Rank Inflation
UNPRECEDENTED
RANK SHIFT OBSERVED.
The latest KCET results have revealed massive rank inflation. A combination of higher board marks, increased competition, and scoring density has shifted ranks dramatically compared to historical data. Predictors failed because the baseline reality changed.
The Ground Reality
Last Year vs This Year
| Aggregate % | Last Year Rank (Est.) | This Year Rank | Impact |
|---|---|---|---|
| 96.27% | < 80 | < 150 | High Shift |
| 93.85% | ~ 350 | ~ 598 | High Shift |
| 90.45% | ~ 1,100 | ~ 2,000 | Severe Shift |
| 87.78% | ~ 2,200 | ~ 3,610 | Severe Shift |
| 85.72% | ~ 3,800 | ~ 5,400 | Severe Shift |
| 83.60% | ~ 5,500 | ~ 7,600 | High Shift |
| 71.80% | ~ 24,000 | ~ 33,000 | High Shift |
| 66.90% | ~ 42,000 | ~ 56,500 | High Shift |
| 64.10% | ~ 58,000 | ~ 73k – 75k | High Shift |
Why Did This Happen?
Surge in Applicant Pool
A massive spike in total registrations meant exponentially more students competing.

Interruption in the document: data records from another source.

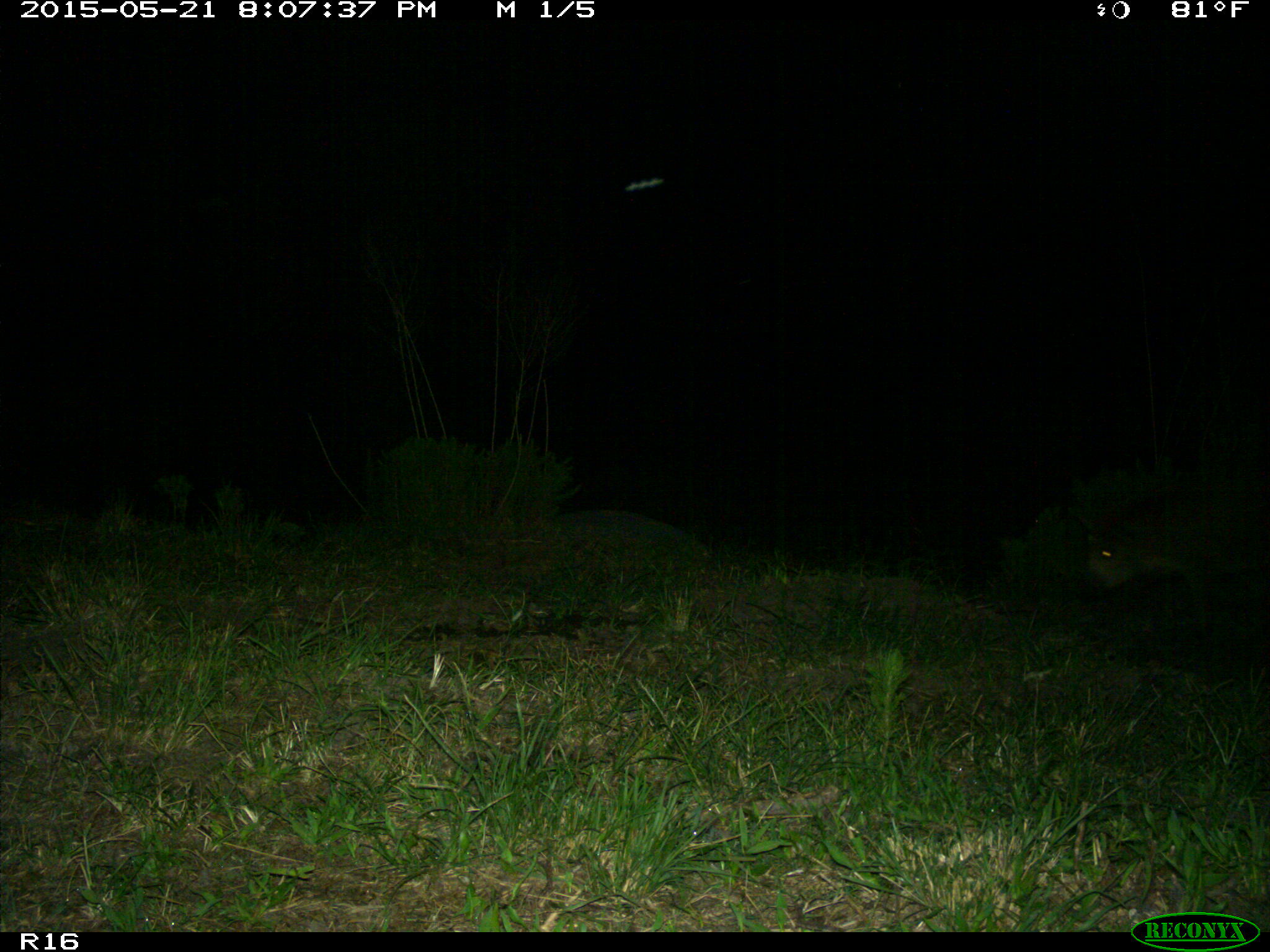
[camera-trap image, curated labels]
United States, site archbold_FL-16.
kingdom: Animalia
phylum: Chordata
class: Mammalia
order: Artiodactyla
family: Suidae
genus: Sus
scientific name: Sus scrofa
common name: wild boar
Sus scrofa (wild boar).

The sheer volume dramatically increased density across all scoring brackets.
Higher Board Averages
With lenient board exam evaluation this year, a vast majority secured 90%+ in boards. The 50% board weightage became a baseline rather than a true differentiator.
Tie-Breaker Pileups
Due to the cluster of high aggregates, thousands of students landed on identical scores. Tie-breaker protocols pushed ranks down brutally for minor fraction differences.
Concentration at the Top
The difficulty curve of the KCET paper allowed well-prepared students to score heavily, creating an unprecedented bottleneck of high scores in the 80-95% aggregate range.